PC-E Micro Nikkor 45mm ƒ/2.8D ED
Fisheye lenses take in a very wide angle of view—180° with current models (Nikon long ago offered a fisheye with a 220° angle of view). There are two basic types of fisheye: circular and full-frame.
Circular fisheyes produce a round image in the middle of the rectangular image frame, with a 180° angle of view in all directions. Full-frame fisheyes fill the frame and provide a 180° angle of view measured diagonally.

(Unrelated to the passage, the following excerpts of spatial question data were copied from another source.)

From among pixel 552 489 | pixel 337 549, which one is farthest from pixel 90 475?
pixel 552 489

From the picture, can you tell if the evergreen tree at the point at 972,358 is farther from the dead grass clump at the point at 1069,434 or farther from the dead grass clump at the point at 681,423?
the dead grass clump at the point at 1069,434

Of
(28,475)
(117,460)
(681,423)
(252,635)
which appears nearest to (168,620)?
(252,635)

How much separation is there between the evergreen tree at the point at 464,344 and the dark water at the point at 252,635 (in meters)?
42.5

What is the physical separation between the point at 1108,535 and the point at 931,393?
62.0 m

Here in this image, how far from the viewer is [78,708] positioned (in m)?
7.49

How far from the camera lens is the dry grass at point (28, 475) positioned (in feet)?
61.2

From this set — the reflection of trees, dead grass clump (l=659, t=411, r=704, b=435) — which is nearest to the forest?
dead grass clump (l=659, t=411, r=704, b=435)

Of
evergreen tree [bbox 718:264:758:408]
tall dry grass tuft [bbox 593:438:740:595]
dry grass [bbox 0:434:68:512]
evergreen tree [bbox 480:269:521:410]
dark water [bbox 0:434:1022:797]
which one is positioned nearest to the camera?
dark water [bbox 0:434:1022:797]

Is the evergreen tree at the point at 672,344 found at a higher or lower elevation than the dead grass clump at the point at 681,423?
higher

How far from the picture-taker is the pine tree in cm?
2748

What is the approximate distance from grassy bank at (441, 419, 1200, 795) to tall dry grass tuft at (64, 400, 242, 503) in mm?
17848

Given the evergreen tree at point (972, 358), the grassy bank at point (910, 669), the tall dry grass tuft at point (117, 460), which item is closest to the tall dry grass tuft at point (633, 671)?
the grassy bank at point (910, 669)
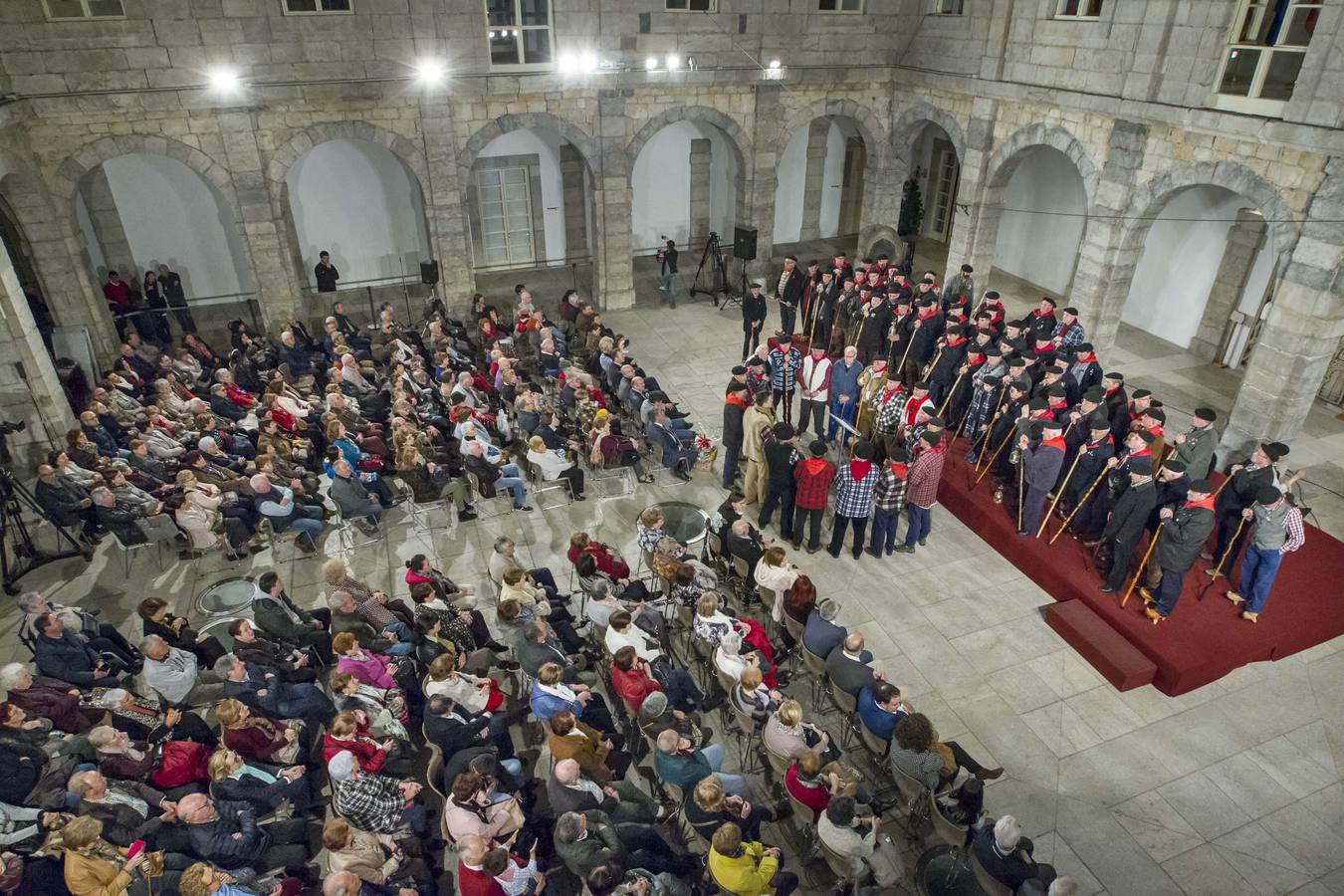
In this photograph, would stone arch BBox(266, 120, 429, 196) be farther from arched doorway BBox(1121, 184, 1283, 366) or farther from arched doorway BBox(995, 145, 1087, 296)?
arched doorway BBox(1121, 184, 1283, 366)

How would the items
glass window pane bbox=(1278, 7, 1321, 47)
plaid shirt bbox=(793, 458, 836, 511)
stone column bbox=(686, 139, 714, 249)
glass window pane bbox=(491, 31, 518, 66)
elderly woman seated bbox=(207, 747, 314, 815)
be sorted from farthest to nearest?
1. stone column bbox=(686, 139, 714, 249)
2. glass window pane bbox=(491, 31, 518, 66)
3. glass window pane bbox=(1278, 7, 1321, 47)
4. plaid shirt bbox=(793, 458, 836, 511)
5. elderly woman seated bbox=(207, 747, 314, 815)

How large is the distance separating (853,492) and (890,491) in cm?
39

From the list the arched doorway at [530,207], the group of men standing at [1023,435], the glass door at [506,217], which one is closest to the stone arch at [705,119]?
the arched doorway at [530,207]

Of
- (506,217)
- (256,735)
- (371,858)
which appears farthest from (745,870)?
(506,217)

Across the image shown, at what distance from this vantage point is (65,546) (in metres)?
9.87

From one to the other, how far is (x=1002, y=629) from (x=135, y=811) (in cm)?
777

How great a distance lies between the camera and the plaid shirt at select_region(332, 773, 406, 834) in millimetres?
5555

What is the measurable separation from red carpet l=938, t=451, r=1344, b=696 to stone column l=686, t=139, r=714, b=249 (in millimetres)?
11937

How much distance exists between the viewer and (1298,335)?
→ 10258 mm

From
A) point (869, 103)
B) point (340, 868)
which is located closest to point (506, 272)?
point (869, 103)

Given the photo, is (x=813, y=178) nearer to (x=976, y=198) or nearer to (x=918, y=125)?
(x=918, y=125)

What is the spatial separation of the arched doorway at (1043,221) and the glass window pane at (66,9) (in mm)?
15968

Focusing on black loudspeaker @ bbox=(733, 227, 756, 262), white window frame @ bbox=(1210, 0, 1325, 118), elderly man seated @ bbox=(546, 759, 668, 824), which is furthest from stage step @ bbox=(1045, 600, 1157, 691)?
black loudspeaker @ bbox=(733, 227, 756, 262)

Olympus Zuiko Digital 8mm ƒ/3.5 Fisheye
Keep in mind that using a fisheye lens that was designed for a full-frame camera on an APS-C DSLR will result in a cropped image with a reduced angle of view. Straight lines that don’t go right through the center of the image will still be curved, but the image will be cropped by the smaller sensor, so the angle of view will no longer be a full 180°. If you use an APS-C-format DSLR and want a full fisheye effect, get a lens that was designed for APS-C (the Sigma 4.5mm ƒ/2.8 EX DC HSM and 10mm ƒ/2.8 EX DC HSM for Canon, Nikon, Pentax, Sigma and Sony APS-C DSLRs, the Nikon 10.5mm ƒ/2.8G DX Fisheye-Nikkor for Nikon, the smc Pentax DA 10-17mm ƒ/3.5-4.5 Fish-Eye Zoom for Pentax, or the Tokina AT-X 10-17mm ƒ/3.5-4.5 DX Fish-Eye Zoom for Canon and Nikon). Adorama offers the manual-focus Pro-Optic 8mm ƒ/3.5 Fish-Eye for Canon EOS, Nikon and Sony DSLRs. And Four Thirds System users needn’t feel left out: Olympus offers the full-frame Zuiko Digital 8mm ƒ/3.5 Fisheye for Four Thirds System DSLRs.